■ **DO THIS**
Pick out each line in the items below that contains the string "nearest", treating upper and lower case as different, and copy those lines.

■ **RECORDS SUPPLIED**
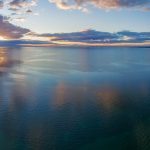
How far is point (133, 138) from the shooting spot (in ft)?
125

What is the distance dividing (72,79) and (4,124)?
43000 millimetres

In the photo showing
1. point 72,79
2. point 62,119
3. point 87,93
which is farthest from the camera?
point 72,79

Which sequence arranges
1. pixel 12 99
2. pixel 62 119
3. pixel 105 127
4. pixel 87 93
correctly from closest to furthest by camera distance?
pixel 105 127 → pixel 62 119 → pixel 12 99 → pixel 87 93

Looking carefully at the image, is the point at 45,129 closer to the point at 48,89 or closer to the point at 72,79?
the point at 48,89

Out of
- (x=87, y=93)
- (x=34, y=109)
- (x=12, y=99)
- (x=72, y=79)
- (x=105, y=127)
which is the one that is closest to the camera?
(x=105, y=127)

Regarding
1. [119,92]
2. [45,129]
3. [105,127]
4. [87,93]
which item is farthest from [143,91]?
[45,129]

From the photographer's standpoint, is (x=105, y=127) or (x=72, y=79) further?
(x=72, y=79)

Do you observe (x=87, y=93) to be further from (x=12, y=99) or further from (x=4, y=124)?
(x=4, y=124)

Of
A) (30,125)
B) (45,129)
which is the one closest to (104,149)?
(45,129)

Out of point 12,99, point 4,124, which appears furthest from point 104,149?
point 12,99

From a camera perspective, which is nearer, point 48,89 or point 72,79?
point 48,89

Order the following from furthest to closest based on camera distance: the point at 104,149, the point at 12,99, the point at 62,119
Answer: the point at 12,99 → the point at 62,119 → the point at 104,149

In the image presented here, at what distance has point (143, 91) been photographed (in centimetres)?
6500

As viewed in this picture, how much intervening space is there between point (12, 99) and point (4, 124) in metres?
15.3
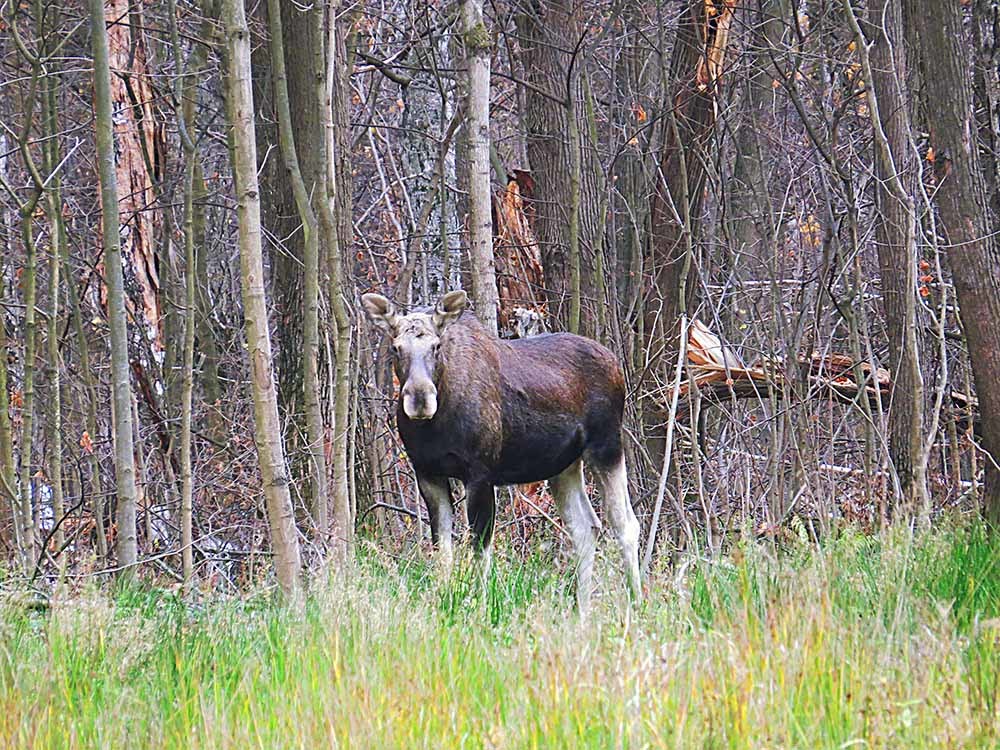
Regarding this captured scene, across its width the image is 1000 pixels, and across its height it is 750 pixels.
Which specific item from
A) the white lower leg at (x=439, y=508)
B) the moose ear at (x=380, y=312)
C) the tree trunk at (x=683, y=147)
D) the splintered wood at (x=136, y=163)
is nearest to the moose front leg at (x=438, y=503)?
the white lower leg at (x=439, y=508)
---
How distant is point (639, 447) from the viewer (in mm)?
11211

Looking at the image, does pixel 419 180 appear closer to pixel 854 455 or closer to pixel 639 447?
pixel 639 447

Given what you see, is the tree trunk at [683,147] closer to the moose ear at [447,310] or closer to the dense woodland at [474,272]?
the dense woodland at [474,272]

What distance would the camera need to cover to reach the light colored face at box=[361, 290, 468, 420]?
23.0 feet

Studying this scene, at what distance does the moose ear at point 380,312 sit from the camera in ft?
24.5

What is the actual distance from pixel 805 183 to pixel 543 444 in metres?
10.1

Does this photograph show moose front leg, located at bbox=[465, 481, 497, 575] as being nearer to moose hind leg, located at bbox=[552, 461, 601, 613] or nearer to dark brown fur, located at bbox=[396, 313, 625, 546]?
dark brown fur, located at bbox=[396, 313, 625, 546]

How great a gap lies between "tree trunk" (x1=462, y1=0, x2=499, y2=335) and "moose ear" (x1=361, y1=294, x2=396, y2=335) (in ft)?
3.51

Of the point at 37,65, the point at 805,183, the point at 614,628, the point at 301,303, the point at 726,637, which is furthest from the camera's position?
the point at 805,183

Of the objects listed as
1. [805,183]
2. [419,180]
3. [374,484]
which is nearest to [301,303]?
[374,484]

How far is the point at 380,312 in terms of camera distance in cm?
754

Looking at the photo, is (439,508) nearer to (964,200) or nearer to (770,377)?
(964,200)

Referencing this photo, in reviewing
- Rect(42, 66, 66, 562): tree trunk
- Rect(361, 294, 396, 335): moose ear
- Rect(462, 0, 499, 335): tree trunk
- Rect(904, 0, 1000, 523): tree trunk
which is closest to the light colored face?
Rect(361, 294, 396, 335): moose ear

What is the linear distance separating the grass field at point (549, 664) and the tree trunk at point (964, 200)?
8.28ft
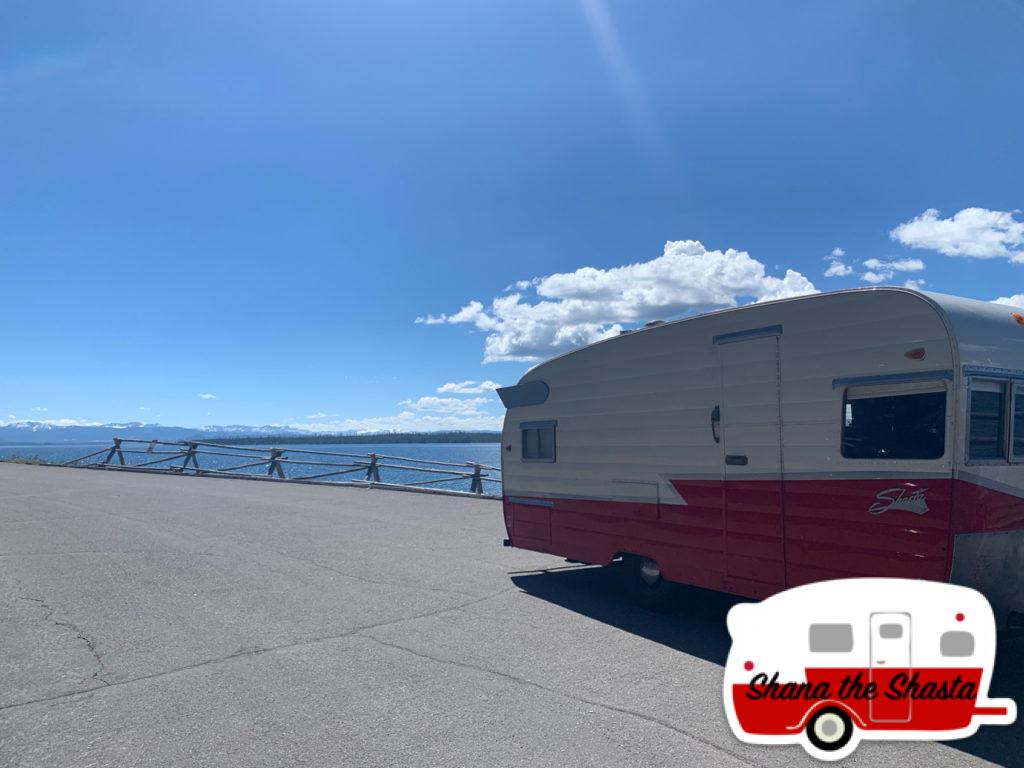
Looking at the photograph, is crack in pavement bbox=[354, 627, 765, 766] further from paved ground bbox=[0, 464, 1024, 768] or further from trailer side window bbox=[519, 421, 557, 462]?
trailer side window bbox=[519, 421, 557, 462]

■ **RESULT FOR THIS EXERCISE**
is nearest to the moose front leg at (x=438, y=503)?
which is nearest to [301,303]?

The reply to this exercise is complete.